■ **REQUIREMENT**: Transcribe each record exactly. Omit the pictures.

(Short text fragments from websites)
# # #

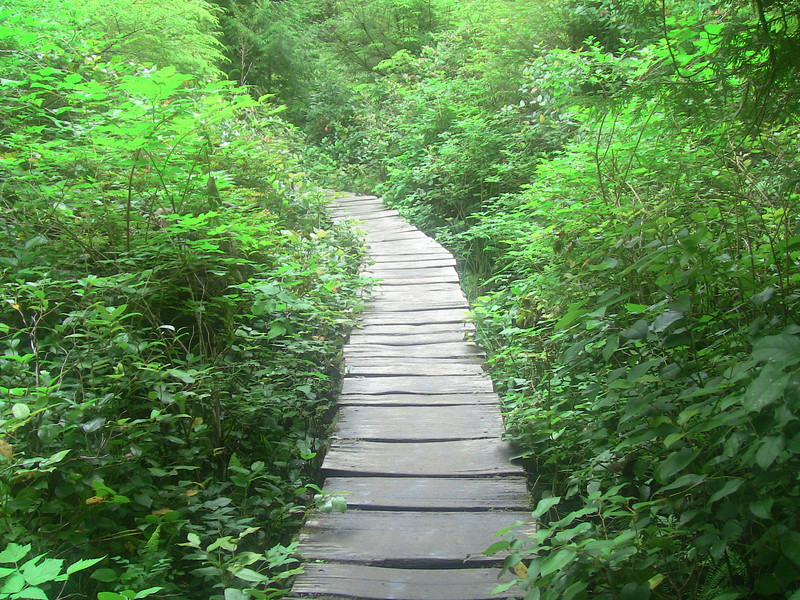 Neah Bay boardwalk to Cape Flattery lookout.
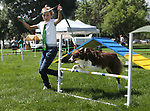 4-H member Karlie LaFever, of Reno, and her dog Bailey run the dog agility course at the Carson City Fair at Fuji Park on Tuesday, July 25, 2017. For more information about the fair, which run through Sunday, go to carsoncitynvfair.com.<br />Photo by Cathleen Allison/Nevada Photo Source
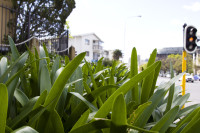 Agapanthus leaves in Orange Street [1308247132]
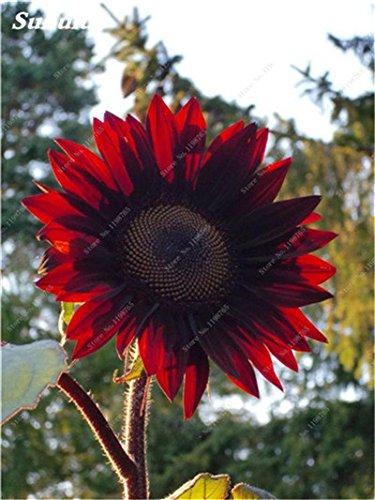 Nouveautés 40 Pcs Graines de tournesol bio mixte Helianthus annuus Graines d'ornement semences de fleurs de tournesol russe plante pour jardin 18
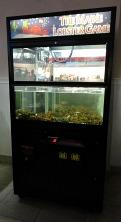 lobster machine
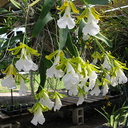 indet-orchid-large-white-massed-flowers-sbof-2008-07-12-img 0168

# # #

■ **COMPLETED TASK**:
 Neah Bay boardwalk to Cape Flattery lookout.
 4-H member Karlie LaFever, of Reno, and her dog Bailey run the dog agility course at the Carson City Fair at Fuji Park on Tuesday, July 25, 2017. For more information about the fair, which run through Sunday, go to carsoncitynvfair.com.<br />Photo by Cathleen Allison/Nevada Photo Source
 Agapanthus leaves in Orange Street [1308247132]
 Nouveautés 40 Pcs Graines de tournesol bio mixte Helianthus annuus Graines d'ornement semences de fleurs de tournesol russe plante pour jardin 18
 lobster machine
 indet-orchid-large-white-massed-flowers-sbof-2008-07-12-img 0168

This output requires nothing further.